You can pay for long-term senior care with several different financing options, which we discuss in detail below. The one that works best for you will depend on your specific situation, including short- and long-term needs. You might even combine several different options to make sure you can meet your own needs as well as those of the person you’re caring for.

1. Home Equity Conversion Mortgages (HECM)

HECMs are government-backed reverse mortgages that allow seniors over 62 years old to borrow against the amount that they own in their house without having to make payments until they sell their home. With a reverse mortgage, your lender gives you either a lump sum, a line of credit that the borrower can access when needed or monthly payments.

Borrowers repay an HECM through the sale of their home, whenever that time comes.
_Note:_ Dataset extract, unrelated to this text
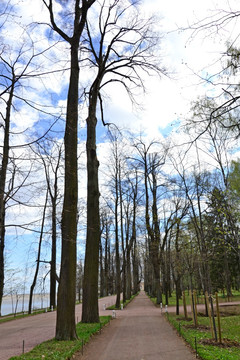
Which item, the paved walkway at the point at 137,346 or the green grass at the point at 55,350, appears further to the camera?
the paved walkway at the point at 137,346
The government considers these loans non-recourse loans, meaning that it forgives any remaining debt that the sale doesn’t cover.

Read more about how reverse mortgages work

2. Home equity loan or line of credit

Similar to a reverse mortgage, home equity loans and lines of credit allow someone to borrow against the value of their home. Home equity loans come in lump sums while lines of credit known as HELOCs give you access to a fixed amount of credit.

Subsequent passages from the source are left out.